Records contained in a dataset:
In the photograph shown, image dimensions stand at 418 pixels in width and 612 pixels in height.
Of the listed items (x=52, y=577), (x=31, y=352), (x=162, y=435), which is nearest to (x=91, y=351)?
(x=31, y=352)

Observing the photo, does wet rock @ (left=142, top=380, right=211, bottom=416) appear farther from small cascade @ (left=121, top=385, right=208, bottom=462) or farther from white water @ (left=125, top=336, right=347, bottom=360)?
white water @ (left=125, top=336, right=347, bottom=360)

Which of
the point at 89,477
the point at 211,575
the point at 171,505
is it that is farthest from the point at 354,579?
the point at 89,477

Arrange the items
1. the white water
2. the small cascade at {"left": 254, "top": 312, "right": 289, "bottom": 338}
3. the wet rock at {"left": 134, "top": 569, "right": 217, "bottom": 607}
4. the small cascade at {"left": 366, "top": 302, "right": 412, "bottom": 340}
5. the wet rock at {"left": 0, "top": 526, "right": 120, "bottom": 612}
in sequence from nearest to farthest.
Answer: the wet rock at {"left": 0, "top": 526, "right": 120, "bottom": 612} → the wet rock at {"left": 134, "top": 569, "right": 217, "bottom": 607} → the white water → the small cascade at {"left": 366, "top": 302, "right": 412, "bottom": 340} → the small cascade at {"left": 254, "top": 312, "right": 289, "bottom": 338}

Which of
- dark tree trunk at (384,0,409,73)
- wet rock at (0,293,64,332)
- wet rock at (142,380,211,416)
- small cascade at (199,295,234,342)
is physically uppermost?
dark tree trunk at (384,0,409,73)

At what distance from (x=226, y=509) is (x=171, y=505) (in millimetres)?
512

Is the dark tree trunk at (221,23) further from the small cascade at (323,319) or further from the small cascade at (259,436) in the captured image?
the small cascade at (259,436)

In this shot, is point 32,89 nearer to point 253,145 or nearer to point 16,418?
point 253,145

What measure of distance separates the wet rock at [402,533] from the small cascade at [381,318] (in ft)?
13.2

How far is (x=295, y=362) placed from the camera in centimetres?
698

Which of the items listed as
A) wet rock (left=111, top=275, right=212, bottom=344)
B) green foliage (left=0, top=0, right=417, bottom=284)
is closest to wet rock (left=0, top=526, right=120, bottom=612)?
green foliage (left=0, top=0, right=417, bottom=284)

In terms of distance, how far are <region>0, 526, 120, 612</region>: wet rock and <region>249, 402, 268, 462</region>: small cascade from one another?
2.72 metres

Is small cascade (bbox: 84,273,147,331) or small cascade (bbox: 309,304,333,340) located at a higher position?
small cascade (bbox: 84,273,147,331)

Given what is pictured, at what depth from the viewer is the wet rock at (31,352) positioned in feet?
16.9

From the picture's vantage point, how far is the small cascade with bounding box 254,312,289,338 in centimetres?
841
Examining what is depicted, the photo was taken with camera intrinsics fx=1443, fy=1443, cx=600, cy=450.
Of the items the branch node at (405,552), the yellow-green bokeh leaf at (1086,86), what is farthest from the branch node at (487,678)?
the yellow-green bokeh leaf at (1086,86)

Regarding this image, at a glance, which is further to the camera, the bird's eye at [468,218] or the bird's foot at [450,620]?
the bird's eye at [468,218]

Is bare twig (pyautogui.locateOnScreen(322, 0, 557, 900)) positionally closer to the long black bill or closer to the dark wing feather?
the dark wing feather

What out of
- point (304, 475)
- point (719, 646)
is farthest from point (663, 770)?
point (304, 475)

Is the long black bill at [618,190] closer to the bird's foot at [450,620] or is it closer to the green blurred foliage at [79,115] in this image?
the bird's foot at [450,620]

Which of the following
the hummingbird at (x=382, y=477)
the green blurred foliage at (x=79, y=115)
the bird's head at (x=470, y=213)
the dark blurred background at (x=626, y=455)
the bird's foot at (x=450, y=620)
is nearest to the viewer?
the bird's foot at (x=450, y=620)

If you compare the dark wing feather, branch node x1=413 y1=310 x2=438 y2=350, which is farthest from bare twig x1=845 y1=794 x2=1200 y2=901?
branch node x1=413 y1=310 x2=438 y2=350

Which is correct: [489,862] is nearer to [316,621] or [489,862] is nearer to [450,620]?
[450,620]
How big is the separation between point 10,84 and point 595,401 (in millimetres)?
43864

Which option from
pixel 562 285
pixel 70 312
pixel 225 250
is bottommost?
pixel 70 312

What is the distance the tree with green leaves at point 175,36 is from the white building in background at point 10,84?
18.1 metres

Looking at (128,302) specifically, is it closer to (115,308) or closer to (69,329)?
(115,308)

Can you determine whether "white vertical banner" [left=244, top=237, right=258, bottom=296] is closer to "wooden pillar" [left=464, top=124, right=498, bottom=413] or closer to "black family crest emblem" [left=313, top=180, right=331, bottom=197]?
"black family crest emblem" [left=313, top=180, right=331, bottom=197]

(Exercise requirements): Reproduce each record shown above without altering a single word.

(Expected output):
In the photograph shown, image dimensions stand at 418 pixels in width and 612 pixels in height.
Of the listed items (x=52, y=577), (x=31, y=352), (x=162, y=435), which is nearest to (x=91, y=351)?
(x=31, y=352)

Observing the photo, does wet rock @ (left=142, top=380, right=211, bottom=416) appear farther from small cascade @ (left=121, top=385, right=208, bottom=462) or farther from white water @ (left=125, top=336, right=347, bottom=360)?
white water @ (left=125, top=336, right=347, bottom=360)

Which of
the point at 89,477
the point at 211,575
the point at 171,505
is it that is farthest from the point at 354,579?
the point at 89,477

Arrange the items
1. the white water
2. the small cascade at {"left": 254, "top": 312, "right": 289, "bottom": 338}
3. the wet rock at {"left": 134, "top": 569, "right": 217, "bottom": 607}
4. the small cascade at {"left": 366, "top": 302, "right": 412, "bottom": 340}
5. the wet rock at {"left": 0, "top": 526, "right": 120, "bottom": 612}
in sequence from nearest to farthest.
Answer: the wet rock at {"left": 0, "top": 526, "right": 120, "bottom": 612} → the wet rock at {"left": 134, "top": 569, "right": 217, "bottom": 607} → the white water → the small cascade at {"left": 366, "top": 302, "right": 412, "bottom": 340} → the small cascade at {"left": 254, "top": 312, "right": 289, "bottom": 338}

Which of
- dark tree trunk at (384,0,409,73)
- wet rock at (0,293,64,332)
- wet rock at (142,380,211,416)
- small cascade at (199,295,234,342)
is physically uppermost?
dark tree trunk at (384,0,409,73)

At what distance from (x=226, y=509) is (x=171, y=505) (in millimetres)?
512

Is the dark tree trunk at (221,23) further from the small cascade at (323,319) or further from the small cascade at (259,436) in the captured image?
the small cascade at (259,436)

In this shot, is point 32,89 nearer to point 253,145 or nearer to point 16,418?
point 253,145

What measure of distance separates the wet rock at [402,533] from the small cascade at [381,318] (in ft)?
13.2

How far is (x=295, y=362) placed from the camera in centimetres?
698

Which of the items listed as
A) wet rock (left=111, top=275, right=212, bottom=344)
B) green foliage (left=0, top=0, right=417, bottom=284)
is closest to wet rock (left=0, top=526, right=120, bottom=612)?
green foliage (left=0, top=0, right=417, bottom=284)

In terms of distance, how far are <region>0, 526, 120, 612</region>: wet rock and <region>249, 402, 268, 462</region>: small cascade from one another?
2.72 metres

Is small cascade (bbox: 84,273,147,331) or small cascade (bbox: 309,304,333,340) located at a higher position?
small cascade (bbox: 84,273,147,331)

Given what is pictured, at what depth from the viewer is the wet rock at (31,352) positioned in feet?
16.9

From the picture's vantage point, how far is the small cascade with bounding box 254,312,289,338 in centimetres?
841
Examining what is depicted, the photo was taken with camera intrinsics fx=1443, fy=1443, cx=600, cy=450.
Of the items the branch node at (405,552), the yellow-green bokeh leaf at (1086,86), what is farthest from the branch node at (487,678)?
the yellow-green bokeh leaf at (1086,86)

Regarding this image, at a glance, which is further to the camera, the bird's eye at [468,218] or the bird's foot at [450,620]?
the bird's eye at [468,218]

Is bare twig (pyautogui.locateOnScreen(322, 0, 557, 900)) positionally closer to the long black bill or closer to the dark wing feather?
the dark wing feather

What out of
- point (304, 475)
- point (719, 646)
is farthest from point (663, 770)?
point (304, 475)

Is the long black bill at [618,190] closer to the bird's foot at [450,620] or is it closer to the green blurred foliage at [79,115] in this image?
the bird's foot at [450,620]

Which of the following
the hummingbird at (x=382, y=477)
the green blurred foliage at (x=79, y=115)
the bird's head at (x=470, y=213)
the dark blurred background at (x=626, y=455)
the bird's foot at (x=450, y=620)
is nearest to the viewer?
the bird's foot at (x=450, y=620)

If you compare the dark wing feather, branch node x1=413 y1=310 x2=438 y2=350, which is farthest from bare twig x1=845 y1=794 x2=1200 y2=901?
branch node x1=413 y1=310 x2=438 y2=350

Which is correct: [489,862] is nearer to [316,621] or [489,862] is nearer to [450,620]?
[450,620]
How big is the separation between point 10,84 and point 595,401 (in millimetres)?
43864

Which option from
pixel 562 285
pixel 70 312
pixel 225 250
is bottommost?
pixel 70 312

What is the distance the tree with green leaves at point 175,36 is from the white building in background at point 10,84?
18.1 metres

Looking at (128,302) specifically, is it closer to (115,308) or closer to (69,329)?
(115,308)

Can you determine whether "white vertical banner" [left=244, top=237, right=258, bottom=296] is closer to "wooden pillar" [left=464, top=124, right=498, bottom=413] or closer to "black family crest emblem" [left=313, top=180, right=331, bottom=197]?
"black family crest emblem" [left=313, top=180, right=331, bottom=197]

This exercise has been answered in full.